In deze zaak heeft de Rechtbank Den Haag op 7 december 2022 uitspraak gedaan in een asielprocedure waarbij de eiser, vertegenwoordigd door mr. E.H. Bokhorst, een verblijfsvergunning asiel voor bepaalde tijd had aangevraagd. De Staatssecretaris van Justitie en Veiligheid, vertegenwoordigd door mr. C.W.M. van Breda, had de aanvraag niet in behandeling genomen op grond van de Dublinverordening, omdat Italië verantwoordelijk werd geacht voor de behandeling van de aanvraag. Eiser heeft hiertegen beroep ingesteld, maar is niet verschenen op de zitting op 29 november 2022.
De rechtbank overweegt dat de asielaanvraag van eiser niet in behandeling is genomen omdat Italië, op basis van de Dublinverordening, verantwoordelijk is voor de behandeling. Verweerder heeft een terugnameverzoek naar Italië gestuurd, waarop Italië niet tijdig heeft gereageerd, wat heeft geleid tot een fictief akkoord. Eiser heeft aangevoerd dat de situatie in Italië is veranderd door wetswijzigingen, maar de rechtbank oordeelt dat de rapporten waar eiser naar verwijst niet aantonen dat het interstatelijk vertrouwensbeginsel niet meer van toepassing is. De rechtbank stelt vast dat de situatie in Italië niet zodanig is veranderd dat de verantwoordelijkheid van Italië voor de asielaanvraag van eiser in twijfel kan worden getrokken.
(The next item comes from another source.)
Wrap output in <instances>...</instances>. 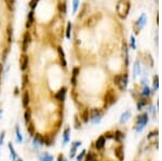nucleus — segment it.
Listing matches in <instances>:
<instances>
[{"label":"nucleus","instance_id":"ea45409f","mask_svg":"<svg viewBox=\"0 0 162 161\" xmlns=\"http://www.w3.org/2000/svg\"><path fill=\"white\" fill-rule=\"evenodd\" d=\"M70 28H71V23L67 24V30H66V37L69 39L70 38Z\"/></svg>","mask_w":162,"mask_h":161},{"label":"nucleus","instance_id":"dca6fc26","mask_svg":"<svg viewBox=\"0 0 162 161\" xmlns=\"http://www.w3.org/2000/svg\"><path fill=\"white\" fill-rule=\"evenodd\" d=\"M57 53H59V59H61V63L63 65V67L66 68V67H67V62H66V59H65V53H64V51H63V49H62V47H59V48H57Z\"/></svg>","mask_w":162,"mask_h":161},{"label":"nucleus","instance_id":"7ed1b4c3","mask_svg":"<svg viewBox=\"0 0 162 161\" xmlns=\"http://www.w3.org/2000/svg\"><path fill=\"white\" fill-rule=\"evenodd\" d=\"M102 118H103V113L99 112L98 109H97V110L94 109L91 113V115H90V120H91V122L93 124L99 123V122L102 121Z\"/></svg>","mask_w":162,"mask_h":161},{"label":"nucleus","instance_id":"5701e85b","mask_svg":"<svg viewBox=\"0 0 162 161\" xmlns=\"http://www.w3.org/2000/svg\"><path fill=\"white\" fill-rule=\"evenodd\" d=\"M79 71L80 69L78 68V67H75L74 69H72V77H71V83L76 86V82H77V77H78V74H79Z\"/></svg>","mask_w":162,"mask_h":161},{"label":"nucleus","instance_id":"c9c22d12","mask_svg":"<svg viewBox=\"0 0 162 161\" xmlns=\"http://www.w3.org/2000/svg\"><path fill=\"white\" fill-rule=\"evenodd\" d=\"M8 41L11 42L12 41V27H8Z\"/></svg>","mask_w":162,"mask_h":161},{"label":"nucleus","instance_id":"cd10ccee","mask_svg":"<svg viewBox=\"0 0 162 161\" xmlns=\"http://www.w3.org/2000/svg\"><path fill=\"white\" fill-rule=\"evenodd\" d=\"M151 95V90L149 89V86H144V90H143V92H142V96L144 97H148Z\"/></svg>","mask_w":162,"mask_h":161},{"label":"nucleus","instance_id":"1a4fd4ad","mask_svg":"<svg viewBox=\"0 0 162 161\" xmlns=\"http://www.w3.org/2000/svg\"><path fill=\"white\" fill-rule=\"evenodd\" d=\"M81 143L80 141H76L74 143H71V147H70V150H69V157L70 158H74L76 156V152H77V149H78V147L81 146Z\"/></svg>","mask_w":162,"mask_h":161},{"label":"nucleus","instance_id":"e433bc0d","mask_svg":"<svg viewBox=\"0 0 162 161\" xmlns=\"http://www.w3.org/2000/svg\"><path fill=\"white\" fill-rule=\"evenodd\" d=\"M5 131H2V132L0 133V146L3 145V142H5Z\"/></svg>","mask_w":162,"mask_h":161},{"label":"nucleus","instance_id":"9d476101","mask_svg":"<svg viewBox=\"0 0 162 161\" xmlns=\"http://www.w3.org/2000/svg\"><path fill=\"white\" fill-rule=\"evenodd\" d=\"M119 89L121 91H124L128 86V75L124 74V75H121V78H120V82H119Z\"/></svg>","mask_w":162,"mask_h":161},{"label":"nucleus","instance_id":"6e6552de","mask_svg":"<svg viewBox=\"0 0 162 161\" xmlns=\"http://www.w3.org/2000/svg\"><path fill=\"white\" fill-rule=\"evenodd\" d=\"M115 155L117 157V159L119 161L124 160V148L122 145H119L118 147L115 148Z\"/></svg>","mask_w":162,"mask_h":161},{"label":"nucleus","instance_id":"7c9ffc66","mask_svg":"<svg viewBox=\"0 0 162 161\" xmlns=\"http://www.w3.org/2000/svg\"><path fill=\"white\" fill-rule=\"evenodd\" d=\"M140 73V62L138 61H136L134 64V76L136 77V76L138 75Z\"/></svg>","mask_w":162,"mask_h":161},{"label":"nucleus","instance_id":"ddd939ff","mask_svg":"<svg viewBox=\"0 0 162 161\" xmlns=\"http://www.w3.org/2000/svg\"><path fill=\"white\" fill-rule=\"evenodd\" d=\"M70 140V128H66L63 131V146H66Z\"/></svg>","mask_w":162,"mask_h":161},{"label":"nucleus","instance_id":"f8f14e48","mask_svg":"<svg viewBox=\"0 0 162 161\" xmlns=\"http://www.w3.org/2000/svg\"><path fill=\"white\" fill-rule=\"evenodd\" d=\"M105 144H106V139L104 137V135H102L95 142V148H96L97 150H102L103 148L105 147Z\"/></svg>","mask_w":162,"mask_h":161},{"label":"nucleus","instance_id":"c03bdc74","mask_svg":"<svg viewBox=\"0 0 162 161\" xmlns=\"http://www.w3.org/2000/svg\"><path fill=\"white\" fill-rule=\"evenodd\" d=\"M14 161H23V159H22V158H18V157H17V158H16V159H15Z\"/></svg>","mask_w":162,"mask_h":161},{"label":"nucleus","instance_id":"58836bf2","mask_svg":"<svg viewBox=\"0 0 162 161\" xmlns=\"http://www.w3.org/2000/svg\"><path fill=\"white\" fill-rule=\"evenodd\" d=\"M78 5H79V0H72V8H74V12L77 11Z\"/></svg>","mask_w":162,"mask_h":161},{"label":"nucleus","instance_id":"20e7f679","mask_svg":"<svg viewBox=\"0 0 162 161\" xmlns=\"http://www.w3.org/2000/svg\"><path fill=\"white\" fill-rule=\"evenodd\" d=\"M30 42H32V36H30L29 32H26L24 34V36H23V42H22V50H23V52H26L27 50H28V47H29Z\"/></svg>","mask_w":162,"mask_h":161},{"label":"nucleus","instance_id":"423d86ee","mask_svg":"<svg viewBox=\"0 0 162 161\" xmlns=\"http://www.w3.org/2000/svg\"><path fill=\"white\" fill-rule=\"evenodd\" d=\"M104 101H105V104L107 106H111L113 104H115L116 103V95H115L113 91L110 90V91L106 92V94L104 96Z\"/></svg>","mask_w":162,"mask_h":161},{"label":"nucleus","instance_id":"72a5a7b5","mask_svg":"<svg viewBox=\"0 0 162 161\" xmlns=\"http://www.w3.org/2000/svg\"><path fill=\"white\" fill-rule=\"evenodd\" d=\"M159 88V79H158V76L153 77V91H157Z\"/></svg>","mask_w":162,"mask_h":161},{"label":"nucleus","instance_id":"39448f33","mask_svg":"<svg viewBox=\"0 0 162 161\" xmlns=\"http://www.w3.org/2000/svg\"><path fill=\"white\" fill-rule=\"evenodd\" d=\"M43 144V136L41 134H35L32 137V147L35 149H39L40 147H42Z\"/></svg>","mask_w":162,"mask_h":161},{"label":"nucleus","instance_id":"6ab92c4d","mask_svg":"<svg viewBox=\"0 0 162 161\" xmlns=\"http://www.w3.org/2000/svg\"><path fill=\"white\" fill-rule=\"evenodd\" d=\"M80 117H81V120H82L84 123H88L89 120H90V112H89V109H84V110L80 113Z\"/></svg>","mask_w":162,"mask_h":161},{"label":"nucleus","instance_id":"4468645a","mask_svg":"<svg viewBox=\"0 0 162 161\" xmlns=\"http://www.w3.org/2000/svg\"><path fill=\"white\" fill-rule=\"evenodd\" d=\"M148 120H149V116L148 113H143L142 116H140L137 118V124H140V125H144L146 127V124L148 123Z\"/></svg>","mask_w":162,"mask_h":161},{"label":"nucleus","instance_id":"2f4dec72","mask_svg":"<svg viewBox=\"0 0 162 161\" xmlns=\"http://www.w3.org/2000/svg\"><path fill=\"white\" fill-rule=\"evenodd\" d=\"M27 132L29 133L30 136H34V135H35V127H34L32 123L27 124Z\"/></svg>","mask_w":162,"mask_h":161},{"label":"nucleus","instance_id":"a211bd4d","mask_svg":"<svg viewBox=\"0 0 162 161\" xmlns=\"http://www.w3.org/2000/svg\"><path fill=\"white\" fill-rule=\"evenodd\" d=\"M38 159L39 161H53L54 158L52 155H50L49 152H42L41 155L38 156Z\"/></svg>","mask_w":162,"mask_h":161},{"label":"nucleus","instance_id":"412c9836","mask_svg":"<svg viewBox=\"0 0 162 161\" xmlns=\"http://www.w3.org/2000/svg\"><path fill=\"white\" fill-rule=\"evenodd\" d=\"M113 139H115V141L116 142H118V143H121V141L124 139V134L121 132V131H119V130H117L115 133H113Z\"/></svg>","mask_w":162,"mask_h":161},{"label":"nucleus","instance_id":"79ce46f5","mask_svg":"<svg viewBox=\"0 0 162 161\" xmlns=\"http://www.w3.org/2000/svg\"><path fill=\"white\" fill-rule=\"evenodd\" d=\"M156 135H158V131H157V130H155V131H151L150 133H148V136H147V139L149 140V139L153 137V136H156Z\"/></svg>","mask_w":162,"mask_h":161},{"label":"nucleus","instance_id":"2eb2a0df","mask_svg":"<svg viewBox=\"0 0 162 161\" xmlns=\"http://www.w3.org/2000/svg\"><path fill=\"white\" fill-rule=\"evenodd\" d=\"M29 104H30V95L28 92H25L23 94V98H22V105L24 108H28Z\"/></svg>","mask_w":162,"mask_h":161},{"label":"nucleus","instance_id":"f03ea898","mask_svg":"<svg viewBox=\"0 0 162 161\" xmlns=\"http://www.w3.org/2000/svg\"><path fill=\"white\" fill-rule=\"evenodd\" d=\"M101 18H102V14L101 13H94V14H92L91 16L88 17V20L86 22V25L88 27H93L99 22Z\"/></svg>","mask_w":162,"mask_h":161},{"label":"nucleus","instance_id":"473e14b6","mask_svg":"<svg viewBox=\"0 0 162 161\" xmlns=\"http://www.w3.org/2000/svg\"><path fill=\"white\" fill-rule=\"evenodd\" d=\"M86 149H84V150H82V151L80 152V154H79V155L77 156L76 160H77V161H82L83 159H84V157H86Z\"/></svg>","mask_w":162,"mask_h":161},{"label":"nucleus","instance_id":"393cba45","mask_svg":"<svg viewBox=\"0 0 162 161\" xmlns=\"http://www.w3.org/2000/svg\"><path fill=\"white\" fill-rule=\"evenodd\" d=\"M32 23H34V12H29L28 13V15H27V21H26V27L27 28H29V27L32 25Z\"/></svg>","mask_w":162,"mask_h":161},{"label":"nucleus","instance_id":"c85d7f7f","mask_svg":"<svg viewBox=\"0 0 162 161\" xmlns=\"http://www.w3.org/2000/svg\"><path fill=\"white\" fill-rule=\"evenodd\" d=\"M53 142L54 141L52 140L50 136H48V135H47V136H43V144H44V145L51 146L52 144H53Z\"/></svg>","mask_w":162,"mask_h":161},{"label":"nucleus","instance_id":"aec40b11","mask_svg":"<svg viewBox=\"0 0 162 161\" xmlns=\"http://www.w3.org/2000/svg\"><path fill=\"white\" fill-rule=\"evenodd\" d=\"M8 148H9V151H10V157H11V159L14 161L17 158V154H16V151L15 149H14V147H13V144L12 143H9L8 144Z\"/></svg>","mask_w":162,"mask_h":161},{"label":"nucleus","instance_id":"a18cd8bd","mask_svg":"<svg viewBox=\"0 0 162 161\" xmlns=\"http://www.w3.org/2000/svg\"><path fill=\"white\" fill-rule=\"evenodd\" d=\"M2 74V65L0 64V75Z\"/></svg>","mask_w":162,"mask_h":161},{"label":"nucleus","instance_id":"f257e3e1","mask_svg":"<svg viewBox=\"0 0 162 161\" xmlns=\"http://www.w3.org/2000/svg\"><path fill=\"white\" fill-rule=\"evenodd\" d=\"M130 9H131V3L129 0H119L116 7L117 14L120 18H125L129 14Z\"/></svg>","mask_w":162,"mask_h":161},{"label":"nucleus","instance_id":"4c0bfd02","mask_svg":"<svg viewBox=\"0 0 162 161\" xmlns=\"http://www.w3.org/2000/svg\"><path fill=\"white\" fill-rule=\"evenodd\" d=\"M120 78H121V75H116L115 76V78H113V82H115V84L118 86H119V82H120Z\"/></svg>","mask_w":162,"mask_h":161},{"label":"nucleus","instance_id":"0eeeda50","mask_svg":"<svg viewBox=\"0 0 162 161\" xmlns=\"http://www.w3.org/2000/svg\"><path fill=\"white\" fill-rule=\"evenodd\" d=\"M28 63H29V59H28V55L26 54H22V56L20 57V66H21V69L23 71H25L28 67Z\"/></svg>","mask_w":162,"mask_h":161},{"label":"nucleus","instance_id":"37998d69","mask_svg":"<svg viewBox=\"0 0 162 161\" xmlns=\"http://www.w3.org/2000/svg\"><path fill=\"white\" fill-rule=\"evenodd\" d=\"M131 47H132V49H135V48H136V44H135V39H134V37H131Z\"/></svg>","mask_w":162,"mask_h":161},{"label":"nucleus","instance_id":"bb28decb","mask_svg":"<svg viewBox=\"0 0 162 161\" xmlns=\"http://www.w3.org/2000/svg\"><path fill=\"white\" fill-rule=\"evenodd\" d=\"M5 5L8 7V9L11 11H13L14 9V5H15V0H5Z\"/></svg>","mask_w":162,"mask_h":161},{"label":"nucleus","instance_id":"a19ab883","mask_svg":"<svg viewBox=\"0 0 162 161\" xmlns=\"http://www.w3.org/2000/svg\"><path fill=\"white\" fill-rule=\"evenodd\" d=\"M59 11L65 13V11H66V3L65 2H61L59 3Z\"/></svg>","mask_w":162,"mask_h":161},{"label":"nucleus","instance_id":"b1692460","mask_svg":"<svg viewBox=\"0 0 162 161\" xmlns=\"http://www.w3.org/2000/svg\"><path fill=\"white\" fill-rule=\"evenodd\" d=\"M24 118H25V122L26 124H29L32 122V112L30 109H26L24 113Z\"/></svg>","mask_w":162,"mask_h":161},{"label":"nucleus","instance_id":"4be33fe9","mask_svg":"<svg viewBox=\"0 0 162 161\" xmlns=\"http://www.w3.org/2000/svg\"><path fill=\"white\" fill-rule=\"evenodd\" d=\"M15 134H16V141H17V143L18 144H22L23 143V135H22L21 131H20V128H18V125H16L15 127Z\"/></svg>","mask_w":162,"mask_h":161},{"label":"nucleus","instance_id":"9b49d317","mask_svg":"<svg viewBox=\"0 0 162 161\" xmlns=\"http://www.w3.org/2000/svg\"><path fill=\"white\" fill-rule=\"evenodd\" d=\"M66 92H67V89L66 88H62L56 94H55V100L59 101V102H64L65 101V96H66Z\"/></svg>","mask_w":162,"mask_h":161},{"label":"nucleus","instance_id":"f3484780","mask_svg":"<svg viewBox=\"0 0 162 161\" xmlns=\"http://www.w3.org/2000/svg\"><path fill=\"white\" fill-rule=\"evenodd\" d=\"M131 118V110L128 109V110H125L121 116H120V123H125V122H128L129 121V119Z\"/></svg>","mask_w":162,"mask_h":161},{"label":"nucleus","instance_id":"c756f323","mask_svg":"<svg viewBox=\"0 0 162 161\" xmlns=\"http://www.w3.org/2000/svg\"><path fill=\"white\" fill-rule=\"evenodd\" d=\"M84 158H86V161H93L94 158H96V156H95V154L93 151H89L88 154H86Z\"/></svg>","mask_w":162,"mask_h":161},{"label":"nucleus","instance_id":"a878e982","mask_svg":"<svg viewBox=\"0 0 162 161\" xmlns=\"http://www.w3.org/2000/svg\"><path fill=\"white\" fill-rule=\"evenodd\" d=\"M147 104H148L147 100H145V98H143V100H140V101L137 102V109H138V110L143 109V108L145 107Z\"/></svg>","mask_w":162,"mask_h":161},{"label":"nucleus","instance_id":"f704fd0d","mask_svg":"<svg viewBox=\"0 0 162 161\" xmlns=\"http://www.w3.org/2000/svg\"><path fill=\"white\" fill-rule=\"evenodd\" d=\"M39 1H40V0H30V1H29V7H30V9L34 10V9L37 7Z\"/></svg>","mask_w":162,"mask_h":161},{"label":"nucleus","instance_id":"49530a36","mask_svg":"<svg viewBox=\"0 0 162 161\" xmlns=\"http://www.w3.org/2000/svg\"><path fill=\"white\" fill-rule=\"evenodd\" d=\"M1 113H2V109H0V115H1Z\"/></svg>","mask_w":162,"mask_h":161}]
</instances>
De rechtbank concludeert dat het beroep ongegrond is en dat er geen aanleiding is voor een proceskostenveroordeling. De uitspraak is openbaar gemaakt op 7 december 2022 en tegen deze uitspraak kan binnen één week hoger beroep worden ingesteld bij de Afdeling bestuursrechtspraak van de Raad van State.